* **Problem to solve**
Lay out everything from the line containing "From farthest to nearest, give" down to the end of the data as a numbered list, skipping any blank lines.

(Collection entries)

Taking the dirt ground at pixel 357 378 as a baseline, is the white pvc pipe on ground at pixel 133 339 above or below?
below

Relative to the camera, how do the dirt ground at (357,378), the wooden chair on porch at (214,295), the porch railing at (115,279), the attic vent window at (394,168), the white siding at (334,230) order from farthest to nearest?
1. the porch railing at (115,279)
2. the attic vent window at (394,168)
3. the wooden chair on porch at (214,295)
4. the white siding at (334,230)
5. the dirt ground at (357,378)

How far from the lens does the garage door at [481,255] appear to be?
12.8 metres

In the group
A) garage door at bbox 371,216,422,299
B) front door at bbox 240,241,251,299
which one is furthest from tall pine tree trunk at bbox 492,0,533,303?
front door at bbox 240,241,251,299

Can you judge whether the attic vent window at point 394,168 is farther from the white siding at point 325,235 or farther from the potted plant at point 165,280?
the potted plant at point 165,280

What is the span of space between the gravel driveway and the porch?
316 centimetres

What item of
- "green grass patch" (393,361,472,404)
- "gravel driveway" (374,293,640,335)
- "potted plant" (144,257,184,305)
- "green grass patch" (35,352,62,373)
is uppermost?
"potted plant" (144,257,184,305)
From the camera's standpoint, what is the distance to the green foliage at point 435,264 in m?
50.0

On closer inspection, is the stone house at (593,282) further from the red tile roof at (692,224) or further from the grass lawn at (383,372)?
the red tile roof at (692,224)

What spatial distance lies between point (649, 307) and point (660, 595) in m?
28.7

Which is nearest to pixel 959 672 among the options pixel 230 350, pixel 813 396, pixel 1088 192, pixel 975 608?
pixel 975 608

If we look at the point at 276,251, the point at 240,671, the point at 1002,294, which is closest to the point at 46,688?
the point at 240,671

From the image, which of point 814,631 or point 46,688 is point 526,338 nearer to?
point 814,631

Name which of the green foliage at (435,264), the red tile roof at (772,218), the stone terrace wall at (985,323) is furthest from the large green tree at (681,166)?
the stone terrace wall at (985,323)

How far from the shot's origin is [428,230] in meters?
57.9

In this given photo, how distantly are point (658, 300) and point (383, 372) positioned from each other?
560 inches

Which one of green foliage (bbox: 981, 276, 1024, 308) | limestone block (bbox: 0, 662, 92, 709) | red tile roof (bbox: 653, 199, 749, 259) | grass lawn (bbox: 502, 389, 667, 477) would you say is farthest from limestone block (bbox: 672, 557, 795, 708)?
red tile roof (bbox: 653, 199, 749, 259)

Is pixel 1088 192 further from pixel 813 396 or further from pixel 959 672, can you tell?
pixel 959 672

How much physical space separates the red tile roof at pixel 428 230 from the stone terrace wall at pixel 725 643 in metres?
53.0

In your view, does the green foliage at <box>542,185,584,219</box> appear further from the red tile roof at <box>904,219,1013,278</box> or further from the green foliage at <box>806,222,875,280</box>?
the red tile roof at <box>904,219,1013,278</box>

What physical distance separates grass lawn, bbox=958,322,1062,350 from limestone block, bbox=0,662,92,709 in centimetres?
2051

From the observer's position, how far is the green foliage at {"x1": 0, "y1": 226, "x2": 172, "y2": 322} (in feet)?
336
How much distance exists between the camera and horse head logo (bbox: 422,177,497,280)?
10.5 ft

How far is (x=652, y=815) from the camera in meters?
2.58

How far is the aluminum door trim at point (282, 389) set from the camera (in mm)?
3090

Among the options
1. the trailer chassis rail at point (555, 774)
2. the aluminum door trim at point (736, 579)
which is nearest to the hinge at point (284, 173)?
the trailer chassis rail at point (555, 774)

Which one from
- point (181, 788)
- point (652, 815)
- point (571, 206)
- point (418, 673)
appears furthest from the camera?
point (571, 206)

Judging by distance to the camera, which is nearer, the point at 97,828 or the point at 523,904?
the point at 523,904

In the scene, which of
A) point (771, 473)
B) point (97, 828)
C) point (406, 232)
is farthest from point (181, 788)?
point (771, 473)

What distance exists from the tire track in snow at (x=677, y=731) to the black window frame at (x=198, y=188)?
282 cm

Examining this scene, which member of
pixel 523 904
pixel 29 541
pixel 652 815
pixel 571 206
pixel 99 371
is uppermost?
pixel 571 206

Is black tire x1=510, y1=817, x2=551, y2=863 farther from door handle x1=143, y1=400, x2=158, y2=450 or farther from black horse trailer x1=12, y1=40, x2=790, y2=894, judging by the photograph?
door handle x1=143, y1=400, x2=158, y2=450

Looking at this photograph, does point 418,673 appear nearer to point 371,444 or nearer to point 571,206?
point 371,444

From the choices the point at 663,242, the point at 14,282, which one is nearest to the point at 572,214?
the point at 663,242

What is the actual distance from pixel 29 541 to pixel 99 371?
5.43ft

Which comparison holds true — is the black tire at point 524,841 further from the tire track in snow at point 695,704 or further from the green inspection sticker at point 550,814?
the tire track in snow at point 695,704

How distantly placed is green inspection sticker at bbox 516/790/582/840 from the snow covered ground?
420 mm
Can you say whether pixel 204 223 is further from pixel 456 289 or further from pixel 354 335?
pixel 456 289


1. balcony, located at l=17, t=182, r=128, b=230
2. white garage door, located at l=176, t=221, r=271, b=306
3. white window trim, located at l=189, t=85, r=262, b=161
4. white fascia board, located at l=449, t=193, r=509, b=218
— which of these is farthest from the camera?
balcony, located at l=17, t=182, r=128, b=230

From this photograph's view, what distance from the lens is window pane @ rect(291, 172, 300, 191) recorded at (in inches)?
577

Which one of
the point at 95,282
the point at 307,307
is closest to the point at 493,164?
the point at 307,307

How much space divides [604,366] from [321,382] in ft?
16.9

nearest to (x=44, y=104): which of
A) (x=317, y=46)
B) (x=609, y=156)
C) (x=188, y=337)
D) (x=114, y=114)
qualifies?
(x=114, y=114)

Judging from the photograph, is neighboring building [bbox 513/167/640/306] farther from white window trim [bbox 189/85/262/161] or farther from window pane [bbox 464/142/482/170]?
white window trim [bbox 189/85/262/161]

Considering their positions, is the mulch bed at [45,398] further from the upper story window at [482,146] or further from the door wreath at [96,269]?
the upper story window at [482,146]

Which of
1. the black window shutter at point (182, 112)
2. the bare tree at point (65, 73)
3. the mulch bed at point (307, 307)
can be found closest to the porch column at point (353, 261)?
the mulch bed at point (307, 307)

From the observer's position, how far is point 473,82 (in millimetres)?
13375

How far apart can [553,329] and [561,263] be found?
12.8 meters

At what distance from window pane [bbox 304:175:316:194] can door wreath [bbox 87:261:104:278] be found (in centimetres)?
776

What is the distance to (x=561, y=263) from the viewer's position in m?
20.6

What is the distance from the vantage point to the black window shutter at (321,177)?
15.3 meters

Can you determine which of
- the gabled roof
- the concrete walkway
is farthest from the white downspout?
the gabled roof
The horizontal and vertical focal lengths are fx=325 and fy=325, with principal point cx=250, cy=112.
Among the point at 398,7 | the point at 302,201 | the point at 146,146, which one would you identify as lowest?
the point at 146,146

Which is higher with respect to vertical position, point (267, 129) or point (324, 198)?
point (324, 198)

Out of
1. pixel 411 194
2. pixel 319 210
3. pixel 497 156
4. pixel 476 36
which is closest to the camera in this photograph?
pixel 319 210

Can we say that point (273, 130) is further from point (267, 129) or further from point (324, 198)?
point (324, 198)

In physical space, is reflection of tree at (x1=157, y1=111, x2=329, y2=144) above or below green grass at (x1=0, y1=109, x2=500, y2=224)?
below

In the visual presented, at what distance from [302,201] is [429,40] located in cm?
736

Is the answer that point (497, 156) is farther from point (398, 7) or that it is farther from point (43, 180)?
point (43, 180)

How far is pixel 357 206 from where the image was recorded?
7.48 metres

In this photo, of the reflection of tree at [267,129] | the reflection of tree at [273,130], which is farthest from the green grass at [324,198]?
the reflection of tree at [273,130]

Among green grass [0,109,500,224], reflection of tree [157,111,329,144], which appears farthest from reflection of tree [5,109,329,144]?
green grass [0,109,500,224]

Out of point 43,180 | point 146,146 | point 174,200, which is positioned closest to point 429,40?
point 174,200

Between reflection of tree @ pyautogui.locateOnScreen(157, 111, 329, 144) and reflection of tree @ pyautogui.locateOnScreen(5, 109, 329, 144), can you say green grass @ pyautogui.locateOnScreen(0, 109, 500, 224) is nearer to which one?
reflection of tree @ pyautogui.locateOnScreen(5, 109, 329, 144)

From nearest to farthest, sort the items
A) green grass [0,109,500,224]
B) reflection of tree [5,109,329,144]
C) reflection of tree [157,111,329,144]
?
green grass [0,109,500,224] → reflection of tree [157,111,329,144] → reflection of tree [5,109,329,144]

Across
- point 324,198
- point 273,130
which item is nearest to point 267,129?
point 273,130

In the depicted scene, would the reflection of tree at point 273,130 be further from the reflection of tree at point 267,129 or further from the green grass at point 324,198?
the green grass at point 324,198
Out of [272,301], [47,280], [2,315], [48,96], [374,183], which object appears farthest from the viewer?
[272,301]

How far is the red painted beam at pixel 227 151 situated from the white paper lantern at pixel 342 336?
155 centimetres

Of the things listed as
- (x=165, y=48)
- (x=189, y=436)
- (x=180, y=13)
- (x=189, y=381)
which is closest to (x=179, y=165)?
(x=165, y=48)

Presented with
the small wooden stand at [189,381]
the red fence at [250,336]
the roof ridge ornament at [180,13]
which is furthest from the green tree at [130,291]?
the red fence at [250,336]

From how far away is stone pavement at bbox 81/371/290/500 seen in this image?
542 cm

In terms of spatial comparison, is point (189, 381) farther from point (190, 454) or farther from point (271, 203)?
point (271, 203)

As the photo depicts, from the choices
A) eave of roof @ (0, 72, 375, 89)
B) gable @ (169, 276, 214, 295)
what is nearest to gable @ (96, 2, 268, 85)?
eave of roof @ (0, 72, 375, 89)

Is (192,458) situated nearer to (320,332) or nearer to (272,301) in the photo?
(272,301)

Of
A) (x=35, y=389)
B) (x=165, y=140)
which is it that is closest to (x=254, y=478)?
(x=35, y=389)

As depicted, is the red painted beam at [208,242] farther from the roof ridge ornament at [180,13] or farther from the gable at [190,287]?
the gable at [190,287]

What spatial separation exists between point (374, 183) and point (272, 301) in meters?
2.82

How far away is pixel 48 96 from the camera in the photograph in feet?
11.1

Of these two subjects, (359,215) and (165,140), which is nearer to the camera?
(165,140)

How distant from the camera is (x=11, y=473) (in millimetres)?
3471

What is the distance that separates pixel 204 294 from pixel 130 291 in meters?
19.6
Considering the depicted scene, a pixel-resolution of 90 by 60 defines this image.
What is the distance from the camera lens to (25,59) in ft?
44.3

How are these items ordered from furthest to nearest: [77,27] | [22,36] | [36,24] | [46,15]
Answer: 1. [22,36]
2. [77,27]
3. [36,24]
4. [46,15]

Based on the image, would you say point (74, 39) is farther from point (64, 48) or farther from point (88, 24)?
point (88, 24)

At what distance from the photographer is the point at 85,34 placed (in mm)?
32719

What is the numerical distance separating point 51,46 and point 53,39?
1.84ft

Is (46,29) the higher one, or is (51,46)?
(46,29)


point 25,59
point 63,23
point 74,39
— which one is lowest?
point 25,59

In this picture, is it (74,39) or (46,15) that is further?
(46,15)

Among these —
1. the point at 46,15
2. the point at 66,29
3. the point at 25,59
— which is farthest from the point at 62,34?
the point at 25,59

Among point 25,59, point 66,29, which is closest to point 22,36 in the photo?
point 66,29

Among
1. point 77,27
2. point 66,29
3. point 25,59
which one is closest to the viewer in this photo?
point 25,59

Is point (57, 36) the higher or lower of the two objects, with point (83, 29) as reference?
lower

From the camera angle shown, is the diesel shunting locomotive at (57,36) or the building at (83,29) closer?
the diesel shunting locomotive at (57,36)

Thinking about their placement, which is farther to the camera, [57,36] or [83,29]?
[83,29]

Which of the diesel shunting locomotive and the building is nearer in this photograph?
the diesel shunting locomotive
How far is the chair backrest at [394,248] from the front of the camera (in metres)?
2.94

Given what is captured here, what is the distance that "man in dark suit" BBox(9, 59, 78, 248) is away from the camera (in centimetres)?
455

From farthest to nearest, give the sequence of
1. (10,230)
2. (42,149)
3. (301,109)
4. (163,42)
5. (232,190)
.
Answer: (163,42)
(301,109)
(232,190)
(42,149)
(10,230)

* **Answer to the exercise**
1. From farthest to nearest, give the sequence of
2. 1. (10,230)
3. 2. (42,149)
4. 3. (301,109)
5. 4. (163,42)
6. 5. (232,190)
7. .
8. Answer: (163,42)
9. (301,109)
10. (232,190)
11. (42,149)
12. (10,230)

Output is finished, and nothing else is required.